EXCERPTED PASSAGE Block Start

No Nobel Prize in Literature this year, announces Swedish Academy
May 4, 2018
There will be no Nobel Literature Prize awarded this year, the Swedish Academy said Friday, as the organisation attempts to regroup from an ongoing scandal.
“The academy said it would name the 2018 laureate “in parallel with the naming of the 2019 laureate.
The decision was made due to the “currently diminished academy and the reduced public confidence in the academy,” a statement read.
The academy said it has since 1901 on seven occasions “reserved” the prize, most recently in 1949. On five occasions, the prize was awarded at the same time as the following year’s prize.
The academy’s announcement was made after a deep rift emerged in early April about how to handle allegations raised against one of the academy’s members, poet Katarina Frostenson, and her husband, Jean-Claude Arnault.
A law firm was commissioned in November to investigate sexual harassment allegations by 18 women against Arnault. He denies the allegations.
Frostenson was also alleged to have violated the academy’s conflict-of-interest rules by failing to disclose she was co-owner of a performance venue run by her husband, which formerly received funding from the academy.
After a vote to exclude Frostenson failed, several members have stepped aside or formally requested to resign.
Eight of the 18 members are no longer active, including Sara Danius, the first woman to head the academy since 1786.
The Nobel Foundation said on Friday it supported the Swedish Academy’s decision to postpone naming a Nobel literature laureate in 2018.
“Their decision underscores the seriousness of the situation and will help safeguard the long-term reputation of the Nobel Prize,” said the foundation.
The foundation manages the assets endowed by Swedish industrialist Alfred Nobel, who created the literature prize and other awards in science and peace.
It is also tasked with ensuring the “standing” of the Nobel awards.

EXCERPTED PASSAGE Block End

USING THE INFORMATION:
A: List every person named in the article on the Swedish Academy.
B: Retype the portion of the article on the Swedish Academy that begins at the words "No Nobel Prize" and stops after "following year’s prize.".
The material has no connection to the article on the Swedish Academy.

DATA SHOWN Block Start

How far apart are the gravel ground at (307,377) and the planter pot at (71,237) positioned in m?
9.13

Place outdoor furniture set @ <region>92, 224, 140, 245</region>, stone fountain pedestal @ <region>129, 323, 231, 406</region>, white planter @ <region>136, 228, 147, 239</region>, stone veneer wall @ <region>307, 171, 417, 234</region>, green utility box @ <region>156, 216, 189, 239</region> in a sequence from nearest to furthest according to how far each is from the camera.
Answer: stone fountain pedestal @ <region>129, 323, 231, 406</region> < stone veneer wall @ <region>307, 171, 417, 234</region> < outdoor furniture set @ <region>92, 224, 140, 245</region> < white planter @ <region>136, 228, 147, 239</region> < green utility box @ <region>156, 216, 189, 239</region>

DATA SHOWN Block End

RESULTS FOR EACH TASK:
A:
Katarina Frostenson
Jean-Claude Arnault
Sara Danius
Alfred Nobel

B:
No Nobel Prize in Literature this year, announces Swedish Academy
May 4, 2018
There will be no Nobel Literature Prize awarded this year, the Swedish Academy said Friday, as the organisation attempts to regroup from an ongoing scandal.
“The academy said it would name the 2018 laureate “in parallel with the naming of the 2019 laureate.
The decision was made due to the “currently diminished academy and the reduced public confidence in the academy,” a statement read.
The academy said it has since 1901 on seven occasions “reserved” the prize, most recently in 1949. On five occasions, the prize was awarded at the same time as the following year’s prize.